ConHome: “Do you feel constrained by the 2019 manifesto? Are there things that you were elected on in 2019 that you would not necessarily agree with, that you would rather scrap and embark on a more Trussite agenda if you had the chance?”
Truss: “I think it’s a very good manifesto. We need to deliver it. And what people are going to judge us on at the next general election is have we delivered.
“This is why it’s so important for me not to raise National Insurance when we didn’t have to, because we had a specific manifesto commitment not to do so.
“It also why it’s important to level up the country, get spades in the ground, show the economy is growing, because that is the big promise we made in 2019, that things were going to be different.
“People voted Conservative not because they wanted some Labour policies. They changed their vote from Labour to the Conservatives because they wanted things to be different.
“They want to see more enterprise in their area, more opportunities, more good schools, better transport. Those are all the things that we promised. That is why people voted Conservative and that is what we need to deliver.”
ConHome: “At what point then did you realise it was a mistake to have voted Remain in 2016?”

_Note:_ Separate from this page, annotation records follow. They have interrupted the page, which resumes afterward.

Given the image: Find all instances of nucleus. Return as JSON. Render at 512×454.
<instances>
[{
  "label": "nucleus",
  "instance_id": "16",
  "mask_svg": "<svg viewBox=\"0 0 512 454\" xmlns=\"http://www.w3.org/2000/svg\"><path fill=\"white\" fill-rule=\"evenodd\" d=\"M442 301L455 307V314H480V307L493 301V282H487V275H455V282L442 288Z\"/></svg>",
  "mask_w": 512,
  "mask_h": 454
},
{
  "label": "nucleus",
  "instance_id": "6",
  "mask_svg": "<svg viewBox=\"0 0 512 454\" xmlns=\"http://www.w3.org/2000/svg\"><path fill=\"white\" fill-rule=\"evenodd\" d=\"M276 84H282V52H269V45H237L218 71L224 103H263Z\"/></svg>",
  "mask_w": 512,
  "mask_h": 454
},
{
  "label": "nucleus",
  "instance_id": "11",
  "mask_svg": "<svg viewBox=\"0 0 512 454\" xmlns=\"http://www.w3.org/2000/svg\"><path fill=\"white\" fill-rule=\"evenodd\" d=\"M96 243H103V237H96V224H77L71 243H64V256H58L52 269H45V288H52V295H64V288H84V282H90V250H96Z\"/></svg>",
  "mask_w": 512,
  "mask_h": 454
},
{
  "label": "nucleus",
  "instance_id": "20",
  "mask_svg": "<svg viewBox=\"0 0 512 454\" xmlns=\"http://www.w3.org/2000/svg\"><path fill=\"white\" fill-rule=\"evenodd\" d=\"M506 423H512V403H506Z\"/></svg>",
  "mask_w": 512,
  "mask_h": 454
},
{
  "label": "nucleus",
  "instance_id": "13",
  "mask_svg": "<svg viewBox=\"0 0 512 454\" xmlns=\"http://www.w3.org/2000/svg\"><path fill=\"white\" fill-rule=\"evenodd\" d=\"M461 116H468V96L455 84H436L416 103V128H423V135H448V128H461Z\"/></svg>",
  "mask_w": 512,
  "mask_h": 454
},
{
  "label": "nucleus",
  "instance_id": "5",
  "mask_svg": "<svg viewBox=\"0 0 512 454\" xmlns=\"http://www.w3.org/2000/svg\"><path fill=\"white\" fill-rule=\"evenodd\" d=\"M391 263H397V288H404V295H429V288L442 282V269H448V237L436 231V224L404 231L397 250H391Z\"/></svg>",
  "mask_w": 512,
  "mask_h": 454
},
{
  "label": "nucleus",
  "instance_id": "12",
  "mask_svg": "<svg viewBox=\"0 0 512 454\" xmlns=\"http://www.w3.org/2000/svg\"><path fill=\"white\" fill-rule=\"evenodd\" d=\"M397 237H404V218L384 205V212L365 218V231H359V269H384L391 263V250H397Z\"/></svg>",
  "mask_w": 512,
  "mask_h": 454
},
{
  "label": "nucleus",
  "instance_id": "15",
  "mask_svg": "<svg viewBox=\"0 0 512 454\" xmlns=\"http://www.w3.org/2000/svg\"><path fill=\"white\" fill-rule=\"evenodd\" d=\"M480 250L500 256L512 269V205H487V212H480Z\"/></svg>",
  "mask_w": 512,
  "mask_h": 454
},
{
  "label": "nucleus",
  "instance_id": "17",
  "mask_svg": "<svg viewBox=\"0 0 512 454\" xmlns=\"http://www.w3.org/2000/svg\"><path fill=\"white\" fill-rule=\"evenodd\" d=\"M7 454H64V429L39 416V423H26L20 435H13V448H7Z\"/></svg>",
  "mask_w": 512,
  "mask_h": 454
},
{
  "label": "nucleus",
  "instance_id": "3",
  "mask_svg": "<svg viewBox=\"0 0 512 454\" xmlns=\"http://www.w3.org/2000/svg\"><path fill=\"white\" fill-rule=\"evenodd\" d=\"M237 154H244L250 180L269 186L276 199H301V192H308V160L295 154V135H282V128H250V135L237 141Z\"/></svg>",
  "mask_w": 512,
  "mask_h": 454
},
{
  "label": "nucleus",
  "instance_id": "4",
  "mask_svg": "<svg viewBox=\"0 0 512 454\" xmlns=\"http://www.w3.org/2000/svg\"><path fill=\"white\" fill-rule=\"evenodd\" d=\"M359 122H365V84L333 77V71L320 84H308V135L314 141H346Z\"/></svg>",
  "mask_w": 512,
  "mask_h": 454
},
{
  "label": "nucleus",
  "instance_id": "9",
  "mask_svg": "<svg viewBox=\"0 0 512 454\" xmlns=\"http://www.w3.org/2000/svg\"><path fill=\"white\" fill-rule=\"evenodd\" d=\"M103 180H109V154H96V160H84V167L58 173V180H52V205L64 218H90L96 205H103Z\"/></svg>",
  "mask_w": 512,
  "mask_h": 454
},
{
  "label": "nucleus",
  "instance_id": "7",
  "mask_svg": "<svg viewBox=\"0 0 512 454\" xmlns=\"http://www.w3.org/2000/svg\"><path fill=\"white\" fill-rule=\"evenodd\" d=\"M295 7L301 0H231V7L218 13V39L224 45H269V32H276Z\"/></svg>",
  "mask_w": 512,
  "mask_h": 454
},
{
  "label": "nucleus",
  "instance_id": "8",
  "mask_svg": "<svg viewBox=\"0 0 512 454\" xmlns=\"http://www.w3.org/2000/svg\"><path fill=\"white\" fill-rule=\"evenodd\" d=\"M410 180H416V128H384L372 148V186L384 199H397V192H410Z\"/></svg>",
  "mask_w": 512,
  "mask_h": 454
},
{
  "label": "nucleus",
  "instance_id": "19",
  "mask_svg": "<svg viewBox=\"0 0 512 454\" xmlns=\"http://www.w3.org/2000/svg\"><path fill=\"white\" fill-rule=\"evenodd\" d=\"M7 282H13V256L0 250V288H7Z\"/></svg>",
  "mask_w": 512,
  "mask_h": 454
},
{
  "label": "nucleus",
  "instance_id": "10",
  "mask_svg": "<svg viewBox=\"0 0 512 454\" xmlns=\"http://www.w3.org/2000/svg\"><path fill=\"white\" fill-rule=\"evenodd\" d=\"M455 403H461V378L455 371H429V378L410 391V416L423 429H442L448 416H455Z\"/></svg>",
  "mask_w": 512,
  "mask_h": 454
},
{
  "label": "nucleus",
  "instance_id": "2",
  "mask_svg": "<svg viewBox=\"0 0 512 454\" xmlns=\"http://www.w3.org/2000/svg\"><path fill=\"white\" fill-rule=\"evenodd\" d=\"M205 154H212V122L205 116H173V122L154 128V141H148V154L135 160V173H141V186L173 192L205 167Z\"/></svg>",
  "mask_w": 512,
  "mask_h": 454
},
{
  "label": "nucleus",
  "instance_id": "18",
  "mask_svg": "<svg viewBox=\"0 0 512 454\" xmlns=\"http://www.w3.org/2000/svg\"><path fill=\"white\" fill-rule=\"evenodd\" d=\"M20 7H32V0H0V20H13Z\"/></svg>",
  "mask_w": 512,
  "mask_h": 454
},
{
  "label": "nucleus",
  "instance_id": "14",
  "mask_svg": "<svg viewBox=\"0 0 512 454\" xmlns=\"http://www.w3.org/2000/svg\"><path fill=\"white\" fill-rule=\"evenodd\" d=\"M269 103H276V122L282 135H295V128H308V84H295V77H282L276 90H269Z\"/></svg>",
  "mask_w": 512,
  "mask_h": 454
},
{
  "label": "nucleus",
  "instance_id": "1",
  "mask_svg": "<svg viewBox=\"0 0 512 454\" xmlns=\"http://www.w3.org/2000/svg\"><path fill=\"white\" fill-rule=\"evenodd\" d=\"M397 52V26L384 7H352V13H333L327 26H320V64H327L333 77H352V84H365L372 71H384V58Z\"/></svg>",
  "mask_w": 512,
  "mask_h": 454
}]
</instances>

Truss: “Well pretty much after the public voted to leave. First of all, the public have voted that, I said on the day I’m putting my shoulder to the wheel to deliver this.
“And pretty much immediately frankly I saw the huge opportunities, and none of the portents of doom came to fruition.
“I want to get all of the existing EU law off the statute books by the end of 2023.”
ConHome: “Thirty-two per cent of Tory MPs backed you in the last ballot. Boris Johnson was just over half. Iain Duncan Smith was 33 per cent. What kind of basis is this for leading the party in Parliament?”
Truss: “In terms of my parliamentary supporters I’ve got supporters from right across the Conservative Party. And I would want to run a Government of the most talented people wherever they’re from in the country, whichever part of the Conservative Party they’re in.
“And I would unite people around the delivery of our 2019 manifesto, and the promise of unleashing Britain’s opportunities. I’m a positive, optimistic person, I believe our best days are ahead…”
ConHome groaned at the use of the cliché.
Truss: “I do! I hate this declinist stuff. There’s too much talking the country down, saying ‘you can’t do this’, saying ‘if we do this it will all be a disaster’. That’s why I’m in politics.”